Elle décrit des épisodes de pleurs, d’oubli, de confusion. Son regard sur le monde a changé, tout comme sa voix. Malgré un accompagnement psychologique, elle ressent que cela ne suffit pas. « Peut-être qu’il me faudra un long temps ou un miracle pour retrouver un peu de moi-même ».
Au milieu de cette douleur, elle garde une lueur d’espoir : « Je prie pour qu’un jour vienne une génération qui n’aura pas à voir l’horreur et la peur que nous avons vécues. » Elle mêle gratitude et résignation, consciente d’une « bénédiction » de rester en vie et indemne physiquement, mais aussi du goût amer que la vie a perdu.
Des décombres à l’intérieur
Nabil Issa, 45 ans, originaire de la ville d’Aytaroun, n’a pas eu le temps de faire ses adieux à sa maison avant que les bombardements ne la réduisent en ruines. Bien que physiquement indemne et entouré de sa famille, il se sent profondément marqué.
« J’ai l’impression que mon ouïe a changé, ce n’est pas mes oreilles qui sont atteintes, mais ma tête. J’entends les voix comme si elles étaient loin, comme s’il y avait un écart immense entre elles et moi », confie-t-il.
Le silence, pire que le bruit, lui fait craindre une nouvelle attaque. « Le calme m’effraie plus que le tumulte. Quand les sons disparaissent, j’ai l’impression que c’est le prélude d’un autre missile. »
Depuis la fin des bombardements, Nabil est devenu taciturne, souvent distrait. Sa famille a remarqué ce changement, mais il préfère taire ses émotions. « La guerre nous a appris à garder le silence, à porter nos douleurs dans le secret, car personne ne comprend vraiment la profondeur de ce qu’on endure. »

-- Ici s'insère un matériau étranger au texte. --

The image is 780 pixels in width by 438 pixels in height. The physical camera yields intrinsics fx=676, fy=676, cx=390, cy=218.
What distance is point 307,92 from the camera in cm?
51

Son anxiété est constante, il ne supporte plus les nouvelles qui ravivent le passé. « Tout me ramène à ces jours : les sons, les analyses, les images. Je me sens encore prisonnier là-bas, incapable de m’en extirper. »

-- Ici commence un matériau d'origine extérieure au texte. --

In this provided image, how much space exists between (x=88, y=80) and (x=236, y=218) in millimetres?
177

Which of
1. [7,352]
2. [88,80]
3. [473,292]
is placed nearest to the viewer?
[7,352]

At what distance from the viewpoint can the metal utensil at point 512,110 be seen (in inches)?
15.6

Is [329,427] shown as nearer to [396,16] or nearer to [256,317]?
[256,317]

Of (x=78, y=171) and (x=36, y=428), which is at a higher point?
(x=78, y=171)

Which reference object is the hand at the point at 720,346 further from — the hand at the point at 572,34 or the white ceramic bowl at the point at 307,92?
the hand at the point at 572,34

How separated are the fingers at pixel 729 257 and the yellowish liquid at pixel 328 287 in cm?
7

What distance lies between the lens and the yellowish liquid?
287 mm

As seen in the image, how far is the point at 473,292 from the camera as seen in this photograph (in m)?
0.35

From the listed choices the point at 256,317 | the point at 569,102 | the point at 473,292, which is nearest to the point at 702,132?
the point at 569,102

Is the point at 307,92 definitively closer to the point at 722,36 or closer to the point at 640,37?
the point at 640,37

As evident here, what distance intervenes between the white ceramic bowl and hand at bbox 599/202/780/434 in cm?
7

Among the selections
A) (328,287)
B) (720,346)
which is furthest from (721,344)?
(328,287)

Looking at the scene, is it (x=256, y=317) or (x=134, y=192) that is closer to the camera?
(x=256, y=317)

Récemment, conscient de l’ampleur de sa perte, il est retourné à Aytaroun pour voir les restes de sa maison. « J’ai essayé de ressentir quelque chose : tristesse, colère, nostalgie. Mais c’est le vide qui m’envahit, comme si mon cœur était enseveli sous les décombres. »
Il conclut avec un appel poignant : « Je ne demande pas grand-chose, juste une nuit sans entendre les bombardements, ou courir pieds nus dans la rue en cherchant mes enfants. » Puis il ajoute : « Nous pensions que la guerre s’achève avec la fin des missiles. Nous nous trompions : une autre guerre commence après le cessez-le-feu. »
Un soutien psychologique essentiel
Nawal Mahmoud, présidente de l’association « Hanaa pour le développement » au Liban, souligne l’importance cruciale du soutien psychologique pour les familles déplacées du sud du Liban, en particulier pour les enfants traumatisés.
L’association a mené plusieurs activités dans le cadre d’un programme de soutien psychologique et social destiné à aider les enfants et les familles à surmonter leur traumatisme et à s’adapter aux conditions difficiles du déplacement.
Selon Nawal Mahmoud, les crises psychologiques profondes, telles que la panique et la perte des proches, affectent non seulement la santé mentale mais aussi les relations sociales. Ces effets se manifestent par :
- une tendance à l’isolement social,
- des difficultés de communication,
- des troubles physiques comme les troubles du sommeil, des problèmes digestifs et des difficultés respiratoires.
Les activités de soutien ont contribué à renforcer la santé mentale des déplacés et des communautés d’accueil. Certains bénéficiaires sont même devenus des leaders et bénévoles au sein de l’association, apportant à leur tour un appui à d’autres et développant leur résilience face aux défis.
Pour Nawal Mahmoud, ces programmes doivent être intégrés dans les plans de reconstruction et de développement, car les traumatismes psychologiques, particulièrement chez les enfants et les personnes en situation de handicap, laissent des séquelles durables qui exigent une prise en compte sérieuse dans l’élaboration des politiques futures.
Elle insiste sur le rôle vital des actions de soutien psychologique pour aider les individus à s’adapter aux défis et à réussir leur reconstruction personnelle.